## DOCUMENT PASSAGE

--

MANUAL LAUNCH: edx-video-pipeline testing

NOTE: This documentation is for manually launching a sandbox VEDA via terraform

For the easy way - LOOK HERE

Before you Start:

You'll need access to the edx/terraform repository.

VEDA is a cluster of 9-12 machines, all performing different roles. In order to test we need to build and deploy "toy" versions of both "edx-video-pipeline" and "edx-video-worker" on a smaller instance. There's a compressed version of this that uses the same codebase on a smaller, less performant infrastructure plan located in the edx/terraform repository in terraform>plans>veda>sandbox. Clone this repo and navigate to this folder.

--

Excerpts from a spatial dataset

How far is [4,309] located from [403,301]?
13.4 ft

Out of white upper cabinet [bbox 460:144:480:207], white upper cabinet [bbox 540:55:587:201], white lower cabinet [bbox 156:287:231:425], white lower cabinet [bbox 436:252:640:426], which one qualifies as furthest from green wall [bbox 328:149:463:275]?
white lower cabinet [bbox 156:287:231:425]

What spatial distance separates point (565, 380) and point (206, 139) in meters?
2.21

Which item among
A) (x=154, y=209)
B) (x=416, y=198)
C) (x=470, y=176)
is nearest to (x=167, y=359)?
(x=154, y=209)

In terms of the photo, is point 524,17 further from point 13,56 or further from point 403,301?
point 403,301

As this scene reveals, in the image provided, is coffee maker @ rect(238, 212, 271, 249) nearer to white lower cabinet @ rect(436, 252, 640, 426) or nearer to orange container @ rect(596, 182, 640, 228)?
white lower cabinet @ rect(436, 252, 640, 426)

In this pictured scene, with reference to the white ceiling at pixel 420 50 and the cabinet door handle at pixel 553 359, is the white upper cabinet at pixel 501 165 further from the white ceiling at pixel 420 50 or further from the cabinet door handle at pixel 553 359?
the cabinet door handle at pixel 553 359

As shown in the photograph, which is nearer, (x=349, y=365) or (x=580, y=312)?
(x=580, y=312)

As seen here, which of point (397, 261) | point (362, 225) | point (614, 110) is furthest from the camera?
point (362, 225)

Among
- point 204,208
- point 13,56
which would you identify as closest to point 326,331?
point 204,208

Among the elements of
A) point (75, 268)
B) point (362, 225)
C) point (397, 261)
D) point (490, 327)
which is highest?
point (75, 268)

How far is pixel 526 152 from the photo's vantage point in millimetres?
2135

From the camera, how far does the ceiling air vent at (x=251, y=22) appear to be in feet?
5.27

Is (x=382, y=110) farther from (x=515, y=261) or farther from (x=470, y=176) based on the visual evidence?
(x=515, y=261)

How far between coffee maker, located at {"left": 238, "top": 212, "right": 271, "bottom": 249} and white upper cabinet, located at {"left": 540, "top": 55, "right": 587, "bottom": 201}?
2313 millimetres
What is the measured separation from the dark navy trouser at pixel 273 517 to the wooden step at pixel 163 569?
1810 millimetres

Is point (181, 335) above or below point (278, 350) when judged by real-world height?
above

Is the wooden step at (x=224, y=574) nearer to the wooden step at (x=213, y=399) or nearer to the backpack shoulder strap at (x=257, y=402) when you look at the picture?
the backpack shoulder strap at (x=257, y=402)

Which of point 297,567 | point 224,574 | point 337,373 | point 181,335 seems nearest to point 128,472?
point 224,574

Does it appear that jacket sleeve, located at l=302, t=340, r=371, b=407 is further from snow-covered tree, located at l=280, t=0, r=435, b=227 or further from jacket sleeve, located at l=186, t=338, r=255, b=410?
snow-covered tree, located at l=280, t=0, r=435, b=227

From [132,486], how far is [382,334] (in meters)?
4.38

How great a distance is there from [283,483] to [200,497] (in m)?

--

## THINGS TO DO
**1.** Please extract the passage of the VEDA sandbox launch instructions that runs from "VEDA is a cluster" up to and including "to this folder.", word for word.
**2.** Count the lines in the listing that contain the string "ceiling", treating uppercase and lowercase as different, and reply with the number alone.

## ANSWERS FOR THE TASKS
**1.**
VEDA is a cluster of 9-12 machines, all performing different roles. In order to test we need to build and deploy "toy" versions of both "edx-video-pipeline" and "edx-video-worker" on a smaller instance. There's a compressed version of this that uses the same codebase on a smaller, less performant infrastructure plan located in the edx/terraform repository in terraform>plans>veda>sandbox. Clone this repo and navigate to this folder.

**2.** 2